Document segment
* * * * * * *

Financial Express (Holdings) Limited (“we”, “our”, “us” and derivatives) are committed to protecting and respecting your privacy. This Privacy Policy, together with our Terms of Use, sets out the basis on which any personal data that we collect from you, or that you provide to us, will be processed by us relating to your use of any of the below websites (“sites”).

  • Investegate.co.uk
  • Trustnetoffshore.com
  • Trustnetmiddleeast.com
  • FETransmission.com
  • Trustnet.hk
  • FEAnalytics.com

For the purposes of the Data Protection Act 1998, the data controller is Trustnet Limited of 2nd Floor, Golden House, 30 Great Pulteney Street, London, W1F 9NN. Our nominated representative for the purpose of this Act is Kirsty Witter.

WHAT INFORMATION DO WE COLLECT ABOUT YOU?

We collect information about you when you register with us or use any of our websites / services. Part of the registration process may include entering personal details & details of your investments.

We may collect information about your computer, including where available your operating system, browser version, domain name and IP address and details of the website that you came from, in order to improve this site.

You confirm that all information you supply is accurate.

COOKIES

In order to provide personalised services to and analyse site traffic, we may use a cookie file which is stored on your browser or the hard drive of your computer. Some of the cookies we use are essential for the sites to operate and may be used to deliver you different content, depending on the type of investor you are.

You can block cookies by activating the setting on your browser which allows you to refuse the setting of all or some cookies. However, if you use your browser settings to block all cookies (including essential cookies) you may not be able to access all or part of our sites. Unless you have adjusted your browser setting so that it will refuse cookies, our system will issue cookies as soon as you visit our sites.

HOW WE USE INFORMATION

We store and use information you provide as follows:

  • to present content effectively;
  • to provide you with information, products or services that you request from us or which may interest you, tailored to your specific interests, where you have consented to be contacted for such purposes;
  • to carry out our obligations arising from any contracts between you and us;
  • to enable you to participate in interactive features of our service, when you choose to do so;
  • to notify you about changes to our service;
  • to improve our content by tracking group information that describes the habits, usage, patterns and demographics of our customers.

We may also send you emails to provide information and keep you up to date with developments on our sites. It is our policy to have instructions on how to unsubscribe so that you will not receive any future e-mails. You can change your e-mail address at any time.

In order to provide support on the usage of our tools, our support team need access to all information provided in relation to the tool.

We will not disclose your name, email address or postal address or any data that could identify you to any third party without first receiving your permission.

* * * * * * *

Job A
Copy the privacy policy word for word, from "For the purposes" to "of your investments.".
Job B
According to the privacy policy, who is the nominated representative for the purpose of the Data Protection Act 1998?

* * * * * * *

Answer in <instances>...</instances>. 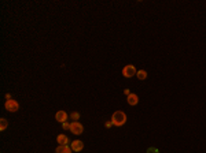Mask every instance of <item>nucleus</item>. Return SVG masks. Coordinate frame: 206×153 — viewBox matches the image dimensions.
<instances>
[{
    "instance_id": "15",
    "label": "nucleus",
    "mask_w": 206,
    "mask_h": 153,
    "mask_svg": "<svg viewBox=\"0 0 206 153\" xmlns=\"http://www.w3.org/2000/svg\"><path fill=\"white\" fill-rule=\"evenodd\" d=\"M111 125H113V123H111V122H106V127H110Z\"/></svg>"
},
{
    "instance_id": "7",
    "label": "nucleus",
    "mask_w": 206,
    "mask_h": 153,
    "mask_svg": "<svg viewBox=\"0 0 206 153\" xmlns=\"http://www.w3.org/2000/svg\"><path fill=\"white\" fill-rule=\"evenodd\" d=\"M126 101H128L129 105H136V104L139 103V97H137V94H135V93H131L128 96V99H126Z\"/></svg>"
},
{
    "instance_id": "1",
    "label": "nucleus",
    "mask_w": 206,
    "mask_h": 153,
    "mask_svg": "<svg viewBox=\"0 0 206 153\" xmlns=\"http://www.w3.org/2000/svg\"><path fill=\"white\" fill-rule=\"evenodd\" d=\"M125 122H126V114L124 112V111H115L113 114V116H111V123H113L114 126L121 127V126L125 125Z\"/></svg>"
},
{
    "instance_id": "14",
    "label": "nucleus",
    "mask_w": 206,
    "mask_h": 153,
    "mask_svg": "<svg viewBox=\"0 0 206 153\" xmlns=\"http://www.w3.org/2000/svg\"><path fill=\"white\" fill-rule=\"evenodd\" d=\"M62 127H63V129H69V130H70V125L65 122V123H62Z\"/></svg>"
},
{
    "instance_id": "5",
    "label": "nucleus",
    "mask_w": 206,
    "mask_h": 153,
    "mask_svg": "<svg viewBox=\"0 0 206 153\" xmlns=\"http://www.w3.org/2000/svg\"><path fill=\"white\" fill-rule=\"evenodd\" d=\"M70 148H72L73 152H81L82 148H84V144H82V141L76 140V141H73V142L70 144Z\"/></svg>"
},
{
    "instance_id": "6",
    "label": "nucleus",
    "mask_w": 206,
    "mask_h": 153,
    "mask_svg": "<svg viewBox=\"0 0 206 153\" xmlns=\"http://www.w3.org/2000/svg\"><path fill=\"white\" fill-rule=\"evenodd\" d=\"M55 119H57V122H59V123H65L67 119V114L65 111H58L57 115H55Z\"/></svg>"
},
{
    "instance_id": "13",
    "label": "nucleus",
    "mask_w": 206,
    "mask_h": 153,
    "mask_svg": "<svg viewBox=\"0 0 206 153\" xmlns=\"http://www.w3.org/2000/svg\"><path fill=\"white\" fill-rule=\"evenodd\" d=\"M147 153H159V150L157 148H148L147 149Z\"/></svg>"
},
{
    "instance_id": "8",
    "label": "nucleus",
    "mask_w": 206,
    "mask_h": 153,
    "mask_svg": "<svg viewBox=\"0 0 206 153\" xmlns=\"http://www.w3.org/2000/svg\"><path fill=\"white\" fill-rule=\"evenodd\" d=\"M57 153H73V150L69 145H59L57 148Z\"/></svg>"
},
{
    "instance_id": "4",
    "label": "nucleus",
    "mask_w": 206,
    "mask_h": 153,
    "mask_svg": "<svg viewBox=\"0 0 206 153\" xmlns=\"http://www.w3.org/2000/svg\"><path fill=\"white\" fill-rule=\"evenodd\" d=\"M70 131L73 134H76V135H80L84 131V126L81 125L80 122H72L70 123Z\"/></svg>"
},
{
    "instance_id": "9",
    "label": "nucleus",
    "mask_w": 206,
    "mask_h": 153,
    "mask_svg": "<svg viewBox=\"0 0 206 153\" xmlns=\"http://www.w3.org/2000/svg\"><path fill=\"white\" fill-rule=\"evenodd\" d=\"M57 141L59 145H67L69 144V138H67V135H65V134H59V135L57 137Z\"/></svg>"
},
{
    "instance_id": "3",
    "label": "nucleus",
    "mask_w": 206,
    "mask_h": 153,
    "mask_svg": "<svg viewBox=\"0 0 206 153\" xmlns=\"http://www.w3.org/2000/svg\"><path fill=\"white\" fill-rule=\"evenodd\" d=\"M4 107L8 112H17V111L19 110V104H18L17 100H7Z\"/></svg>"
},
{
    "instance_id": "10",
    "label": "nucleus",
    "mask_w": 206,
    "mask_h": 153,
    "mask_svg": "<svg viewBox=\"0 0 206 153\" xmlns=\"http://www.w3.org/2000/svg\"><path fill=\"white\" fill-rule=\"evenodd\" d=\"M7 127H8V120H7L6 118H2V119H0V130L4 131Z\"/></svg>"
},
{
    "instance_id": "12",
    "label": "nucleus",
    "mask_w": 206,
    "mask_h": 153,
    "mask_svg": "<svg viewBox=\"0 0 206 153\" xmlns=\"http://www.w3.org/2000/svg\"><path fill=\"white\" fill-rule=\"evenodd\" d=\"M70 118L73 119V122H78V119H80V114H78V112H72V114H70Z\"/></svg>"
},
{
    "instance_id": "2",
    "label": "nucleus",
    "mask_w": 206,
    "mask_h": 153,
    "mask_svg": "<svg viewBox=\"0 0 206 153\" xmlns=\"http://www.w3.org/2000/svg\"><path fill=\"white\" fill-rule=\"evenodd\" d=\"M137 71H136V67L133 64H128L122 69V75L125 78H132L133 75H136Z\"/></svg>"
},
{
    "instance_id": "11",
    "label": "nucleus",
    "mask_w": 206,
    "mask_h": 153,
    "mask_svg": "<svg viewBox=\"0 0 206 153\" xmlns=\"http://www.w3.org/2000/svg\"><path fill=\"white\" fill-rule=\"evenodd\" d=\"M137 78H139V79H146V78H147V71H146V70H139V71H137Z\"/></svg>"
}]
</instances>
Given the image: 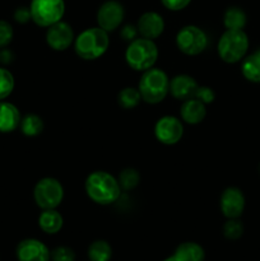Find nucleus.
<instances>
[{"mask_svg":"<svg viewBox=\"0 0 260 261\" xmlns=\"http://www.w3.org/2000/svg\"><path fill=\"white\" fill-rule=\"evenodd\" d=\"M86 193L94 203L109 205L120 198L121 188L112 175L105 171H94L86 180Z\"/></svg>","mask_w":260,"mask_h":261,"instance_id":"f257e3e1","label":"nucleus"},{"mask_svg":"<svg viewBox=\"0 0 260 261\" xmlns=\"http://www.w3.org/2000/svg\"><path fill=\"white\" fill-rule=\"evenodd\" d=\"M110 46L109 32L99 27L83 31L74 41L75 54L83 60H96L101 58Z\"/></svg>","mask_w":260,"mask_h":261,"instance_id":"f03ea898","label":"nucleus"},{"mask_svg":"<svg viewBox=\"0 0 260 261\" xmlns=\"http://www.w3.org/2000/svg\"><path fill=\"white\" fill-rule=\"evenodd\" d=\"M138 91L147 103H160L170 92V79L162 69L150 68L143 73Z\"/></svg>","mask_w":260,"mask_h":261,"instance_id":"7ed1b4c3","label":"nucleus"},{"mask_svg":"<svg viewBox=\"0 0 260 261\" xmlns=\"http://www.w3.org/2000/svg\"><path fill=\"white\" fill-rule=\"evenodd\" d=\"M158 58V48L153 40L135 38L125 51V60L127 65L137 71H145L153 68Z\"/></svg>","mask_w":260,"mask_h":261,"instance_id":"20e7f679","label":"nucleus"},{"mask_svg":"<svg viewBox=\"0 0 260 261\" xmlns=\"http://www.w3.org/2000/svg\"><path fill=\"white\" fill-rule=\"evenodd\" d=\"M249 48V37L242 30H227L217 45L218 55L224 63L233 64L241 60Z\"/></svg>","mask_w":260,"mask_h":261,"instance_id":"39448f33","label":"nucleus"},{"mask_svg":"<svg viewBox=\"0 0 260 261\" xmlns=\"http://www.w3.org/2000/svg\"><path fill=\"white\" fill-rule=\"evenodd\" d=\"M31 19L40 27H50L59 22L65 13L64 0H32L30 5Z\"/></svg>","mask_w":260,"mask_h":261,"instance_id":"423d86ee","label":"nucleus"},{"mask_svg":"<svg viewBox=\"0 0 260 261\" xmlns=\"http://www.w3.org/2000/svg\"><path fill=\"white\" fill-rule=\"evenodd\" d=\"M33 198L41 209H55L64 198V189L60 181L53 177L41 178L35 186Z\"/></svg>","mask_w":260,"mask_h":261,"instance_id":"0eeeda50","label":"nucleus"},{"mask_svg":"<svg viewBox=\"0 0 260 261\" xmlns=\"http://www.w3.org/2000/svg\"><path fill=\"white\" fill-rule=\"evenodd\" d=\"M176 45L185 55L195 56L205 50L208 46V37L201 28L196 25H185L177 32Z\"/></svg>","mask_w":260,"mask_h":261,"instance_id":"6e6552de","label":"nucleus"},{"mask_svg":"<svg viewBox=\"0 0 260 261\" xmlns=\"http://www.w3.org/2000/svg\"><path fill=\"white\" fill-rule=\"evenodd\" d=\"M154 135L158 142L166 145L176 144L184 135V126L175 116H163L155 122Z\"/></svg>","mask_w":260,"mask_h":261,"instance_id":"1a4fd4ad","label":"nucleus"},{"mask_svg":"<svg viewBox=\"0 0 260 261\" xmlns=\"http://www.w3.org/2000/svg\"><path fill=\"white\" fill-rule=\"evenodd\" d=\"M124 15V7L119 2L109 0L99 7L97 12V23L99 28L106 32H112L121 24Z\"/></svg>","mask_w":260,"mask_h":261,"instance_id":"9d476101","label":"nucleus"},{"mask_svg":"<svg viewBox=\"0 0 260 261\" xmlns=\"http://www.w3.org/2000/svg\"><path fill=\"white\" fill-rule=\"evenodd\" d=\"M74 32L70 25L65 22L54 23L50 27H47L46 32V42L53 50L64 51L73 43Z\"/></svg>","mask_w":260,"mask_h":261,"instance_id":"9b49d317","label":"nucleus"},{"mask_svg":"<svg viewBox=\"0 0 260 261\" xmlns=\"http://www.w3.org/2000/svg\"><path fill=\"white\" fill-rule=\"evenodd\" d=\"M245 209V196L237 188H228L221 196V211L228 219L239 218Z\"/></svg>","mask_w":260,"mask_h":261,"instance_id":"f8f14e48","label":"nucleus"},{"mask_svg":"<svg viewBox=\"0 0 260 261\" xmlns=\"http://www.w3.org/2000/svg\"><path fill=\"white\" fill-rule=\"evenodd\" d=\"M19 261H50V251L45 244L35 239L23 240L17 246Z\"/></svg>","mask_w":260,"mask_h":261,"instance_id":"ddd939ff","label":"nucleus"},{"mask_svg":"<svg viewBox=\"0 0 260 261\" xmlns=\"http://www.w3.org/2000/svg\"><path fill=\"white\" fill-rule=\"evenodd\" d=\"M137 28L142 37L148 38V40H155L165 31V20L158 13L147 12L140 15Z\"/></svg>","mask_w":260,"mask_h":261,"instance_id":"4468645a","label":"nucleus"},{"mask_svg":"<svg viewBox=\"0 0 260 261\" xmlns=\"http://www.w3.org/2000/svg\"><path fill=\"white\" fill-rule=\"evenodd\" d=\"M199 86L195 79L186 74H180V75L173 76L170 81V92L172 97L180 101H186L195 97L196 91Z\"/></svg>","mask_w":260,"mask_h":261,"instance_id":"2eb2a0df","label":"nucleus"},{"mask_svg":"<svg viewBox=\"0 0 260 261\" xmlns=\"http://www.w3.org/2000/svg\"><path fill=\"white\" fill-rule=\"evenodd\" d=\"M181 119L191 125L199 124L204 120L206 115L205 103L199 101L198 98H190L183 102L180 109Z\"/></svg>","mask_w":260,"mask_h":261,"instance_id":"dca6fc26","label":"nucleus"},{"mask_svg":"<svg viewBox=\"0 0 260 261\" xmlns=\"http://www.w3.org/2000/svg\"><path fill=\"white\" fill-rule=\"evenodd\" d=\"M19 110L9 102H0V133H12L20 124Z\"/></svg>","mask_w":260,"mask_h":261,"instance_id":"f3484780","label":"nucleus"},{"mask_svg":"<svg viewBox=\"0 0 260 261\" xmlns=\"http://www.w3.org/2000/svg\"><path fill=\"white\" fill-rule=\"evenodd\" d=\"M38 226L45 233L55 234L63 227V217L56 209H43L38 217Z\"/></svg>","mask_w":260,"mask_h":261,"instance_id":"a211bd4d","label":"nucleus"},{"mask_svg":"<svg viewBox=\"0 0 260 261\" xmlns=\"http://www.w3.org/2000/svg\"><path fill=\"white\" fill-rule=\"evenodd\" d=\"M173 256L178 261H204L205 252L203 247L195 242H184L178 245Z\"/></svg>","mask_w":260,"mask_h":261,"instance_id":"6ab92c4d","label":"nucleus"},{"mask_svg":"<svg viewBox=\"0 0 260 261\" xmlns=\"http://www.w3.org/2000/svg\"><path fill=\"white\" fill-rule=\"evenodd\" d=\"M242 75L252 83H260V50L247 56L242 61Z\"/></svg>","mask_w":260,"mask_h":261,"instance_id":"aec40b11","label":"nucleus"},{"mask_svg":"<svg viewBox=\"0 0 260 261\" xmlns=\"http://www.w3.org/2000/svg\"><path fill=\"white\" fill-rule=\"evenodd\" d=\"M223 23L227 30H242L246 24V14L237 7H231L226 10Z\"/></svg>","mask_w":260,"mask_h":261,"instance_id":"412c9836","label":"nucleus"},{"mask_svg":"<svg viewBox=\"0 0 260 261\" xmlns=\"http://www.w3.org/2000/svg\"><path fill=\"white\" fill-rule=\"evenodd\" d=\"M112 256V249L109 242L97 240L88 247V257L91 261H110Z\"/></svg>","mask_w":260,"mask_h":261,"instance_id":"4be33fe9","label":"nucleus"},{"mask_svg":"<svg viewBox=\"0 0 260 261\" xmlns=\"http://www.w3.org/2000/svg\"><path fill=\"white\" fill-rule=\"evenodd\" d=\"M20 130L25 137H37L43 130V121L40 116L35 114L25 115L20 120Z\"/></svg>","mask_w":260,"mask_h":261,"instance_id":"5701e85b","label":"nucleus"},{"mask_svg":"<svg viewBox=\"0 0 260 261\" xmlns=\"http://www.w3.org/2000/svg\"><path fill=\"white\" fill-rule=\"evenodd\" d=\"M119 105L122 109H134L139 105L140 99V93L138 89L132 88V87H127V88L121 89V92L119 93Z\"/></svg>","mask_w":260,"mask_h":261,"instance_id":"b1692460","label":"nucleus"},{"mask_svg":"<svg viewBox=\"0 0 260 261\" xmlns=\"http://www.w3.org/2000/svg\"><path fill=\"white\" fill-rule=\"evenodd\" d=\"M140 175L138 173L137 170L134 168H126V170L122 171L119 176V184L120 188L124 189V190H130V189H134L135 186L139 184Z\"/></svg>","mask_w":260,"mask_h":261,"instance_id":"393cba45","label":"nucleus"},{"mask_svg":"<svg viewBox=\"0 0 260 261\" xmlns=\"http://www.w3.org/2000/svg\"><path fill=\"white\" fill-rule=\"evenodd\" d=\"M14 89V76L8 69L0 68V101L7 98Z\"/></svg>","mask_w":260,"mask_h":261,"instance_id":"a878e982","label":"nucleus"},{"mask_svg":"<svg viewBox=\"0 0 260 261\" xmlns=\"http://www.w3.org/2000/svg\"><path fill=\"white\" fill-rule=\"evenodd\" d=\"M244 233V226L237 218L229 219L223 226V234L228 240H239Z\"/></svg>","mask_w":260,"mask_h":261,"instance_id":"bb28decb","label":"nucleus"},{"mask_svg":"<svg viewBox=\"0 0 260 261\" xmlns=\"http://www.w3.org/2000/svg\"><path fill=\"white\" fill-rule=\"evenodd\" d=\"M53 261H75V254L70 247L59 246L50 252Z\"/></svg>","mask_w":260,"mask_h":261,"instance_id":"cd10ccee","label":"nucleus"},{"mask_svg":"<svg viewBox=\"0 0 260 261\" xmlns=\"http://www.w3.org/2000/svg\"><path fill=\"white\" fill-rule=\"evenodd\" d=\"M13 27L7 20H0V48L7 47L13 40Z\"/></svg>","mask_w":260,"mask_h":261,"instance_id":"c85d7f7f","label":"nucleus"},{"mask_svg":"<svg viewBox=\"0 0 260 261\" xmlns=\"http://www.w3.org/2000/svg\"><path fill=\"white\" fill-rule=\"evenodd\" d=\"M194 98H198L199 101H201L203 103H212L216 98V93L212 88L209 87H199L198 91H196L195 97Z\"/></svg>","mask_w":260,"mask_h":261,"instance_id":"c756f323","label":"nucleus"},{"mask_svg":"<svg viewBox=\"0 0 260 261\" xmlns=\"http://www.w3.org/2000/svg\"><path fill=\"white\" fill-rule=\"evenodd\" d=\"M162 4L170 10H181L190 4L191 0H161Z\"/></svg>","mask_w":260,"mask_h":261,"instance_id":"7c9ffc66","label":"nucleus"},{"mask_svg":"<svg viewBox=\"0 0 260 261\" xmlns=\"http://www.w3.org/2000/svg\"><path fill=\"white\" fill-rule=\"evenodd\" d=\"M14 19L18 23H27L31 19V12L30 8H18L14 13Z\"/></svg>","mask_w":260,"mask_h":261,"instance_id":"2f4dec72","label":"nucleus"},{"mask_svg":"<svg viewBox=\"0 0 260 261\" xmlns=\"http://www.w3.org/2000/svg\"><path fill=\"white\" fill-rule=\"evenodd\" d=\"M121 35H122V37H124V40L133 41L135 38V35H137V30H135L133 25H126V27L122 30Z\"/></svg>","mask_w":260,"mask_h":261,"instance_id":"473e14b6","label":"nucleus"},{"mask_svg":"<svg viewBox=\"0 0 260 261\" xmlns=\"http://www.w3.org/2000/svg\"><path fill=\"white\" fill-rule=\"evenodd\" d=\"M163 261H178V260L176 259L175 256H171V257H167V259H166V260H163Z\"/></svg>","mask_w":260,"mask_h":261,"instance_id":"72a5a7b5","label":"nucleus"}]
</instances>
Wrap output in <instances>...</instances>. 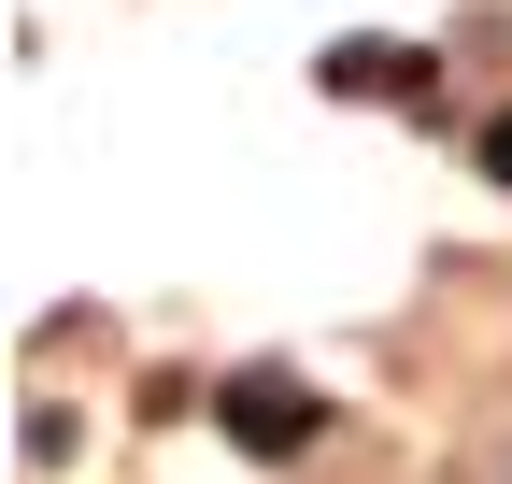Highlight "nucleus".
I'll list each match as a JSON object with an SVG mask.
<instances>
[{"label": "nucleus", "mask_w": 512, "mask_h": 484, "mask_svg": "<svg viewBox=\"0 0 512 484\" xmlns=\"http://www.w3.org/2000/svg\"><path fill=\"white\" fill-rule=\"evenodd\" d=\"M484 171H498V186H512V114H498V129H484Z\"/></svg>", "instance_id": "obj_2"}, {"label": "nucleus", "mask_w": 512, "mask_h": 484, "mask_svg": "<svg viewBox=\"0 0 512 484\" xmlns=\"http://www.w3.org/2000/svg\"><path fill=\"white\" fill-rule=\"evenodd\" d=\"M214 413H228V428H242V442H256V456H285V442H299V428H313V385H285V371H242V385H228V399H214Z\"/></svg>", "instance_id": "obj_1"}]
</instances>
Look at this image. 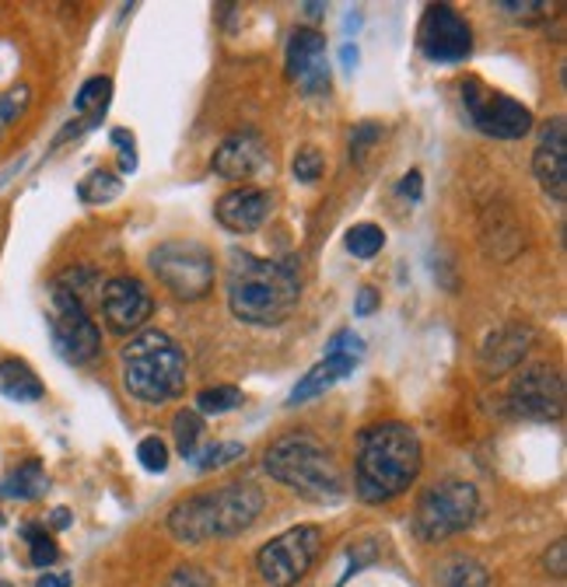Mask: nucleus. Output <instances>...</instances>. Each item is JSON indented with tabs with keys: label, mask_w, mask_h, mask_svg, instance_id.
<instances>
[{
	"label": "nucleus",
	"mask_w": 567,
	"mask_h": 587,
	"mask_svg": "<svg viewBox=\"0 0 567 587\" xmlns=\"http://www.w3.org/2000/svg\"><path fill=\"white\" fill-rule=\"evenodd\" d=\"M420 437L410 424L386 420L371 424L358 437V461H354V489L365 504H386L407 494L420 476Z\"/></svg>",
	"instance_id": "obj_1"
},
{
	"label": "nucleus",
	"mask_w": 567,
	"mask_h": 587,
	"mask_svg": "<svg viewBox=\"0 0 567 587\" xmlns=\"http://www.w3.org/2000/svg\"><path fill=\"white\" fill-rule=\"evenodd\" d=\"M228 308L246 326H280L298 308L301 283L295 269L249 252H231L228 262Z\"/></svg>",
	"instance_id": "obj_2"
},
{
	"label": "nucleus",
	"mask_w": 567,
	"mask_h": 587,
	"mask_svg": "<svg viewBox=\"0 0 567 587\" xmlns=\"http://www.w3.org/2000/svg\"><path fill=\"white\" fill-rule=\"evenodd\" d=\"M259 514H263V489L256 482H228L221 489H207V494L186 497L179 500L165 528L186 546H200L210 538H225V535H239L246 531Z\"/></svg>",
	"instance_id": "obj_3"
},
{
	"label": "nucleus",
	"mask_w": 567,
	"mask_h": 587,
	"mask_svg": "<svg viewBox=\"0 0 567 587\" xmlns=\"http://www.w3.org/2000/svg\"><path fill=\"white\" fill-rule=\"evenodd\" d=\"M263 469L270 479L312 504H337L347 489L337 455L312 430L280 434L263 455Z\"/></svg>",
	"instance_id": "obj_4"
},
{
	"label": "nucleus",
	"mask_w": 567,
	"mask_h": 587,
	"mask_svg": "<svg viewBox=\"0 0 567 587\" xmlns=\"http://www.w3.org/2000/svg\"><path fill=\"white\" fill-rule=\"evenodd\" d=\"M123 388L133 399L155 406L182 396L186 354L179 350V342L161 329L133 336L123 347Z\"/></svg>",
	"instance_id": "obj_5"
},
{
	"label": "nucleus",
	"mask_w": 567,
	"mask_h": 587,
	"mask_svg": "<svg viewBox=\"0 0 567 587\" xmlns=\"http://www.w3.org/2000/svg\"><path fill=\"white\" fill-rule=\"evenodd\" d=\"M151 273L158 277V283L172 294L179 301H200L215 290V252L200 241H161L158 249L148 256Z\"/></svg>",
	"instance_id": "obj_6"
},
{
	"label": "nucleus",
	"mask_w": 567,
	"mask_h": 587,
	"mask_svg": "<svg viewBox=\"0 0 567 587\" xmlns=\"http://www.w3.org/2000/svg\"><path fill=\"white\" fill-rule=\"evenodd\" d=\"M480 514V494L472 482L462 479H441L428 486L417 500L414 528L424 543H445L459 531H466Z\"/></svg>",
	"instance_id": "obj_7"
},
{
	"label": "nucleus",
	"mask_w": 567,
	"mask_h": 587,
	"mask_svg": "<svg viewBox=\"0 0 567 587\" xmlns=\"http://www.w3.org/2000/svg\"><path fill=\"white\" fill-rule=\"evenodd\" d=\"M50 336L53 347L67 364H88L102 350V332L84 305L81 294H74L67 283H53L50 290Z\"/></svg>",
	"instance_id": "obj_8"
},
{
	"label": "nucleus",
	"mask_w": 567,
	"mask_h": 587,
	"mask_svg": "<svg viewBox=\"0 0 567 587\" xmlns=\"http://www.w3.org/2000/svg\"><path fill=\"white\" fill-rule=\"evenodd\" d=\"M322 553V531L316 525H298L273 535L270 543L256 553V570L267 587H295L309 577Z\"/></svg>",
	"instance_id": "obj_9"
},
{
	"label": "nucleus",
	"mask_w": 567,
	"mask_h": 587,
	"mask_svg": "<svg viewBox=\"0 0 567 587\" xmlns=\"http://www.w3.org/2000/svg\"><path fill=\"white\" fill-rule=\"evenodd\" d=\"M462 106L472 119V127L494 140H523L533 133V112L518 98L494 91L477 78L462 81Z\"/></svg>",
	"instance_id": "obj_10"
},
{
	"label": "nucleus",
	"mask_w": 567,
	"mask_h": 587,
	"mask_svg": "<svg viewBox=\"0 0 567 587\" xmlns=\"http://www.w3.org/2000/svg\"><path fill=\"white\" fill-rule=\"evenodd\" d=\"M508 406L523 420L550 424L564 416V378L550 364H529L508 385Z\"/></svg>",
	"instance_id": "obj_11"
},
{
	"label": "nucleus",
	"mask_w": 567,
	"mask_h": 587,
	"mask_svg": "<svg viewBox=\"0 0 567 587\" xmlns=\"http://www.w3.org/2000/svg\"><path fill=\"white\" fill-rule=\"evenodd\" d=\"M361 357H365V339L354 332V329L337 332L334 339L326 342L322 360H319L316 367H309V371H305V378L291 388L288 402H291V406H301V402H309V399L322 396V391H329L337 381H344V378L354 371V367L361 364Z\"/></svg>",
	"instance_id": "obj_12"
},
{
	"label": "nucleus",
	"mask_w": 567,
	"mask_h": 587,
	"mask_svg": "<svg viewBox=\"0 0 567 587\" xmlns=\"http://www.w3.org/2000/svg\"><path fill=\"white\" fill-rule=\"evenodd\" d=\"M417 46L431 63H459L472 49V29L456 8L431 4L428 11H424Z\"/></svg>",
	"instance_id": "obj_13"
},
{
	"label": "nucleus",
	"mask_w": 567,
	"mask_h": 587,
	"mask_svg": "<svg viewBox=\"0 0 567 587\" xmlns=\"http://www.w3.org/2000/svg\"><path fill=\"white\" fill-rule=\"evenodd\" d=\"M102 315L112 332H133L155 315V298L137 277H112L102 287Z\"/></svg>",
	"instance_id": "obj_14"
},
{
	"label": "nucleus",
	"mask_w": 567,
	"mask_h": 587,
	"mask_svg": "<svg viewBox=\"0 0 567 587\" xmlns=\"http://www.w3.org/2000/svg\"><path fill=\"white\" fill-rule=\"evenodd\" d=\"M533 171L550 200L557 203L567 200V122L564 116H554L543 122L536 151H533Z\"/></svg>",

* * * * * * *

Written reply A
For the purposes of the Data Protection Act 1998, the data controller is Trustnet Limited of 2nd Floor, Golden House, 30 Great Pulteney Street, London, W1F 9NN. Our nominated representative for the purpose of this Act is Kirsty Witter.

WHAT INFORMATION DO WE COLLECT ABOUT YOU?

We collect information about you when you register with us or use any of our websites / services. Part of the registration process may include entering personal details & details of your investments.

Written reply B
Kirsty Witter